▸ **TASK OBJECTIVE**:
Copy out the entries from the start through the line with "1.34 metres", requests included. Multiply every number in the answers (distances and point coordinates) by 1.55, rounding each to as many decimals as it had with halves going up, and leave the requests unchanged.

(Source records)
+ + +

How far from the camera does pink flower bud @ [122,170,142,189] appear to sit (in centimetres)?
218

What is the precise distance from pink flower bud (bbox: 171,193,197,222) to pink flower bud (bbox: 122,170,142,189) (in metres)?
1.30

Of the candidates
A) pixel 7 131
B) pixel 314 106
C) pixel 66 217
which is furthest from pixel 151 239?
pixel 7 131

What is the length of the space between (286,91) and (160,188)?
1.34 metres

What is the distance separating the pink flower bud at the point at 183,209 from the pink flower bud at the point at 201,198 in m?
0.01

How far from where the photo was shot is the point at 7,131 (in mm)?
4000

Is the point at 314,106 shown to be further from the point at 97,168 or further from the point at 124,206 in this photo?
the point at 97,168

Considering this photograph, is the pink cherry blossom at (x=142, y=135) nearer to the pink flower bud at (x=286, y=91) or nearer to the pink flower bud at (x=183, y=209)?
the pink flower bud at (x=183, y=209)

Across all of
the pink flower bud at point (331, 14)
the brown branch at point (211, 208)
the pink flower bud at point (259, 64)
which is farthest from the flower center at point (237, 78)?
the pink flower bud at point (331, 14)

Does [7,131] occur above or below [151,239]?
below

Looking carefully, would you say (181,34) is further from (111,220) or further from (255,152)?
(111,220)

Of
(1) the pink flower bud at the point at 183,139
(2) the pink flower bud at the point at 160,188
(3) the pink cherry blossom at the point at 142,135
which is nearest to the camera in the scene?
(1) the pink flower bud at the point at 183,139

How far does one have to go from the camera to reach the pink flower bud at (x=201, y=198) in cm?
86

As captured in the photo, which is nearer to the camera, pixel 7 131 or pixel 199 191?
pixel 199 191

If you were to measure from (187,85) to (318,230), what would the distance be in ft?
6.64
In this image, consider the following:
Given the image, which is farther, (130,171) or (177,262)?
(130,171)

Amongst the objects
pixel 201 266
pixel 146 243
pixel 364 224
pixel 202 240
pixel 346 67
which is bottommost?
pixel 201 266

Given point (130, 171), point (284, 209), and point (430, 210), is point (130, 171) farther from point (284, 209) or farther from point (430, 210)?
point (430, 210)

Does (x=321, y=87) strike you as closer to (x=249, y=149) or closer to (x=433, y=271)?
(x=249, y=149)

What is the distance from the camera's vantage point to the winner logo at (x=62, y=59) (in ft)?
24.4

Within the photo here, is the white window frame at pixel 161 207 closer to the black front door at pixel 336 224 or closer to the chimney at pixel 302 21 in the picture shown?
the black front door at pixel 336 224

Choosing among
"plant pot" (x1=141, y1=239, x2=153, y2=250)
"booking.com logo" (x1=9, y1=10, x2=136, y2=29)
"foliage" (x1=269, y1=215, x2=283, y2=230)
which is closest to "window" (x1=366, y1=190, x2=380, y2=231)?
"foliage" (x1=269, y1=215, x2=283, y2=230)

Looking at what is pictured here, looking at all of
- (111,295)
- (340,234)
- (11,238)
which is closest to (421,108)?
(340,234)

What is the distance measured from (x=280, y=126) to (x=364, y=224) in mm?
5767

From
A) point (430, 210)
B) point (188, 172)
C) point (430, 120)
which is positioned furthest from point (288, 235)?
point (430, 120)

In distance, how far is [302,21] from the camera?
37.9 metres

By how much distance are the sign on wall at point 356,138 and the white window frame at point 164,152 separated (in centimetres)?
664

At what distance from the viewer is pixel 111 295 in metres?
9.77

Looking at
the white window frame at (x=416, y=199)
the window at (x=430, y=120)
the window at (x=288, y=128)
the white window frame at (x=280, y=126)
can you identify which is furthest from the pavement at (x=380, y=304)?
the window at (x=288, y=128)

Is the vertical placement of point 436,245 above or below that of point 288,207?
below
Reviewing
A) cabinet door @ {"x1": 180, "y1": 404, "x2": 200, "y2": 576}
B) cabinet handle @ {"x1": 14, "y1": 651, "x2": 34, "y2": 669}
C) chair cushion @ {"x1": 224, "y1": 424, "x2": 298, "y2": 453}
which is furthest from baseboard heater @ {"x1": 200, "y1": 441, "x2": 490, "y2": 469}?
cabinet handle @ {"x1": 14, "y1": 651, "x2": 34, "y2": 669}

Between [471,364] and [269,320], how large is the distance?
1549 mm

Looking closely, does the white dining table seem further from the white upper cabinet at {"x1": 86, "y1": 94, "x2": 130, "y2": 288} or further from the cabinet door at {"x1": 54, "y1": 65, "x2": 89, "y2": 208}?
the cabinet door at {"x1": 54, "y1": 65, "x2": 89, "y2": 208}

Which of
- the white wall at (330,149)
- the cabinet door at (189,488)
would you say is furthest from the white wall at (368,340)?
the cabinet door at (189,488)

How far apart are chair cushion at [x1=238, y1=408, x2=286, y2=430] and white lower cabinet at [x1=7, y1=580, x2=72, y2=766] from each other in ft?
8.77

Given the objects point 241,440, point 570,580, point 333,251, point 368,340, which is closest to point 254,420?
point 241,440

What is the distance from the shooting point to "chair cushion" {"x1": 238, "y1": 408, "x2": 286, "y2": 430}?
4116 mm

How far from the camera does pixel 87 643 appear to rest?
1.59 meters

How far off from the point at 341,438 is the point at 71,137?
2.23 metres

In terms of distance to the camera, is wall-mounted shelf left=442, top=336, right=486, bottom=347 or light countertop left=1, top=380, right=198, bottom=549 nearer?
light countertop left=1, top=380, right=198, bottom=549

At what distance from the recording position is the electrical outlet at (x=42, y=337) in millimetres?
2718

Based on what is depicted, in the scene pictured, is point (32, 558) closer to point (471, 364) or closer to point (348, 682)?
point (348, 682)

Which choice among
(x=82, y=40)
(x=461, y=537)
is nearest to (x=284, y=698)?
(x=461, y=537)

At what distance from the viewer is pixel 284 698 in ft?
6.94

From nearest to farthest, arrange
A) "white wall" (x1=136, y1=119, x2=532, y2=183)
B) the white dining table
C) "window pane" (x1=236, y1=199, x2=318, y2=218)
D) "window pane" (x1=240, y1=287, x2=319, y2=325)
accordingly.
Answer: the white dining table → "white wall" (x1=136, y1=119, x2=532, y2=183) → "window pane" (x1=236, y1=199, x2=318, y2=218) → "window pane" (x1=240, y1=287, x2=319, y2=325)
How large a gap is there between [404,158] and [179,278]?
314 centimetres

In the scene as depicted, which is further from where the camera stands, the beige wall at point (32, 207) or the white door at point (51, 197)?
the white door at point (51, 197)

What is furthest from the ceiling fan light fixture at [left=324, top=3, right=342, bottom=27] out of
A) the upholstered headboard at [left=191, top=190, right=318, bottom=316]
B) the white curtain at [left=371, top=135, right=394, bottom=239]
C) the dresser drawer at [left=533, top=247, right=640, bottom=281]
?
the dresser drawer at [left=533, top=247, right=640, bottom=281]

+ + +

▸ **SOLUTION TO THIS PROBLEM**:
How far from the camera does pink flower bud @ [122,170,142,189] appear to sit (in centimetres)?
338

What is the precise distance from pink flower bud (bbox: 171,193,197,222) to pink flower bud (bbox: 122,170,142,189) (in metres)?
2.02

Of the candidates
A) pixel 7 131
B) pixel 314 106
C) pixel 66 217
which is furthest from pixel 151 239?
pixel 11 203

What is the length of the space between (286,91) and (160,188)?
2.08 metres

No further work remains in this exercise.